Since the passage of the US federal securities laws more than eight decades ago, much regulatory effort has been devoted to improving financial reporting in business, government and not-for-profit organizations. Yet, evidence on improvements or abatement of misreporting by error or intent remains scarce. In the context of this experience, it may be useful to explore what we might mean by better financial reporting, and how we might define and implement processes to move in that direction. A broad agreement on the way ahead seems necessary to make progress.
Creating and sustaining institutions that follow a stable and conservative process for gradually adjusting the prevailing practices toward any long-term shifts may help evolve a better financial reporting environment. This approach departs from the tendency to issue new rules, often disregarding the lessons of practice, that has created much confusion and failures in financial reporting over the past century. The eagerness to deal with transaction innovations through new pronouncements ends up fueling the cycle of more innovations, misrepresentations and abuse. The enormous resources and attention devoted to written rules have been accompanied by waning professional responsibility for good judgment and regard for practice and practicality. This work argues for targeting a better balance between top-down written rules and emergent social norms as reflected in business and accounting practice through restraining activist institutions of accounting. Suggestions from exploration of whether and how better social norms can be engineered are only preliminary at this time.

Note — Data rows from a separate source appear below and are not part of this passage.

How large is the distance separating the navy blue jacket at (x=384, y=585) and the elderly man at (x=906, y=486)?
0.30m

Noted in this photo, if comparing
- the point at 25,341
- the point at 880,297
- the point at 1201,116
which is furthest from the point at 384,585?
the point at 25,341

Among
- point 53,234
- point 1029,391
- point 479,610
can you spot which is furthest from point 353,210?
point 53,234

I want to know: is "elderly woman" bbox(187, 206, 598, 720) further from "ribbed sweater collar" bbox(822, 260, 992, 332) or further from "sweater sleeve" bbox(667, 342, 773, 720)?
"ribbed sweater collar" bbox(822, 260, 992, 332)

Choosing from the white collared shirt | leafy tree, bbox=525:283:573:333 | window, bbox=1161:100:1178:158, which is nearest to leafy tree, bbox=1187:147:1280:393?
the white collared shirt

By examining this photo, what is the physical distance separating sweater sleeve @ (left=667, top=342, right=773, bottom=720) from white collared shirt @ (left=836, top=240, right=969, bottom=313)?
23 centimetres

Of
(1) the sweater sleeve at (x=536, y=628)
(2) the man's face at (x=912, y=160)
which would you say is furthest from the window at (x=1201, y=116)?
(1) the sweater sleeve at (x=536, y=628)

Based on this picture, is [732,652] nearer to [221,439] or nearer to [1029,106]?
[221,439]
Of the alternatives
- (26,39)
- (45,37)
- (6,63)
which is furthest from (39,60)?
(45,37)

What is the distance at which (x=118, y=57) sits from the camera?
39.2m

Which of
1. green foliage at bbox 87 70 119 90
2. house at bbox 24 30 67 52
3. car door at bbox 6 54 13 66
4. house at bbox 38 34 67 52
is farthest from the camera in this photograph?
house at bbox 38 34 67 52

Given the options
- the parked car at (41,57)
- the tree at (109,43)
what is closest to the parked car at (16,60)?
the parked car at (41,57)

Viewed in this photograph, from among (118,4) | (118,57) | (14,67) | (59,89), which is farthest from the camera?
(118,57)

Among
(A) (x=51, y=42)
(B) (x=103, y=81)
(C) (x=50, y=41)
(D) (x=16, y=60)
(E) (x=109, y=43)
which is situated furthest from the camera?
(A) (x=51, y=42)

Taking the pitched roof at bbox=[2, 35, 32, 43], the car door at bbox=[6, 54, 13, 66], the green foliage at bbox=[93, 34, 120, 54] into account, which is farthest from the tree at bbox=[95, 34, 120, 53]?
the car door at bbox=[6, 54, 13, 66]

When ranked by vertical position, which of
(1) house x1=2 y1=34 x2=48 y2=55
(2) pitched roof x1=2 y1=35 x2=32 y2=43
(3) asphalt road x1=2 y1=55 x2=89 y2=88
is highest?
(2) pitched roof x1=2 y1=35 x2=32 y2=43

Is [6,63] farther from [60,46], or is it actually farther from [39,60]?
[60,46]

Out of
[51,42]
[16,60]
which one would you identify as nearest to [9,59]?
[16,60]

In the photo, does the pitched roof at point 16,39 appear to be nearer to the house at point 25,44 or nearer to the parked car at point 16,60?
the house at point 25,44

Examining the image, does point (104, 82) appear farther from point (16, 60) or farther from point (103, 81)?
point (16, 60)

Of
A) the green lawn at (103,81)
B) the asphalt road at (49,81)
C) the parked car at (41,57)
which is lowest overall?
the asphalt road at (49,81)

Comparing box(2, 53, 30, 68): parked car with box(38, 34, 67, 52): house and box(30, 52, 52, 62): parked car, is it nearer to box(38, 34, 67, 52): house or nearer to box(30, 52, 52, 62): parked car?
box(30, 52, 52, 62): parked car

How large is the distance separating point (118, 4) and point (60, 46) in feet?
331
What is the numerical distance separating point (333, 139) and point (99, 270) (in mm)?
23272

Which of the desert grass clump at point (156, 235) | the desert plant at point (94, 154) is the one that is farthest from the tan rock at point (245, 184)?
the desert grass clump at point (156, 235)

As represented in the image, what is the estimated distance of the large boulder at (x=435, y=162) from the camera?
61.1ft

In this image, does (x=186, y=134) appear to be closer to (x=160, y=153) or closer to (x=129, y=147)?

What are the properties of a good financial reporting regime? There are three broad approaches to defining better financial reporting based on attributes, goals, and practice. The first specifies some attributes of good reporting. A second approach is to focus on goals of society or of some specified individuals or groups. Looking to practice for guidance on defining and understanding the financial reporting regime is the third major approach. These three approaches – attributes, goals, and practice – are not mutually exclusive. It is unlikely that any one of them is entirely satisfactory by itself; they complement one another. Better Financial Reporting argues for such a syncretic attitude to financial reporting regime.